Rassemblement de 400 nobles qui tentent de désarmer la Garde nationale pour "libérer" Louis XVI ; on leur donnera le nom de "chevaliers du poignard".
Le 28 février 1791, le château des Tuileries devient le théâtre d’un coup de force royaliste avorté, passé à la postérité sous le nom de « journée des poignards ». Tandis qu’un mouvement populaire se dirige vers Vincennes pour démolir le donjon, plusieurs centaines de gentilshommes, alertés par la rumeur d’un danger pesant sur le roi, convergent vers les appartements de Louis XVI, cartes d’entrée en poche. Beaucoup sont officiers, anciens attachés de la Maison du Roi ou membres de cercles monarchiques : ils ont transformé armoires et placards en arsenaux, d’où sortent pistolets, épées courtes et poignards, qu’ils portent parfois sans même chercher à les dissimuler.

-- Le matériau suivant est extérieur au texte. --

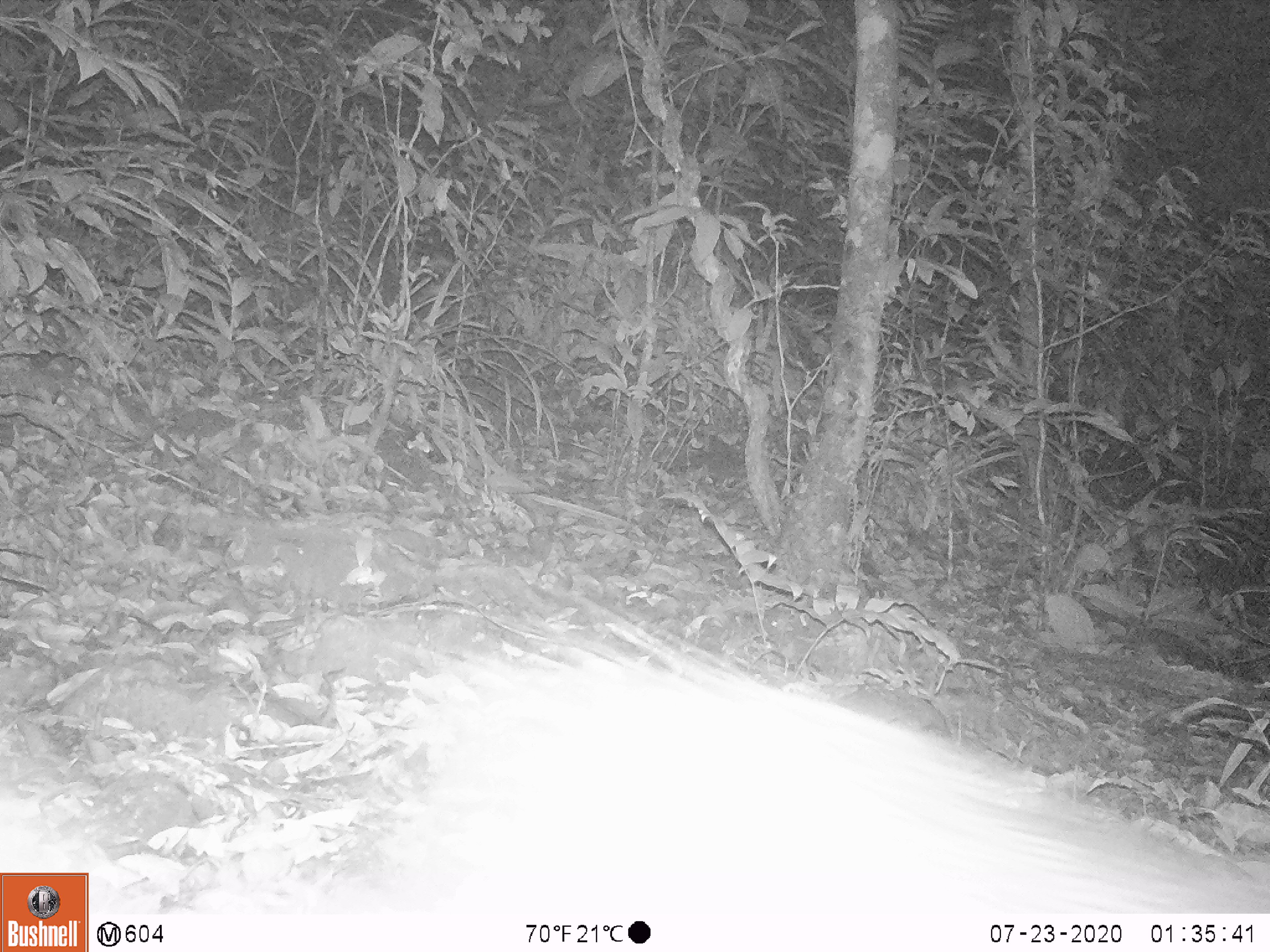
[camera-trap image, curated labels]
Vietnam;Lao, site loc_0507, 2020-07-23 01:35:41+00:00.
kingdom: Animalia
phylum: Chordata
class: Mammalia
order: Rodentia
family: Hystricidae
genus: Atherurus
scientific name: Atherurus macrourus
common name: asiatic brush-tailed porcupine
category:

Leur projet est flou, mais leur intention claire : se placer en garde rapprochée du roi pour le « protéger » de la Garde nationale et, si l’occasion se présente, l’emmener hors de Paris, au besoin en désarmant les gardes postés dans le palais. Dans les couloirs, on croise notamment Alexandre de Rougeville, futur protagoniste des tentatives d’évasion de Marie‑Antoinette, et d’autres nobles restés fidèles à la monarchie. Rapidement, la rumeur enfle dans les rangs de la Garde nationale : les Tuileries seraient remplies de gens armés, prêts à tirer. Le major‑général Gouvion, puis La Fayette lui‑même, arrivent au château avec des renforts.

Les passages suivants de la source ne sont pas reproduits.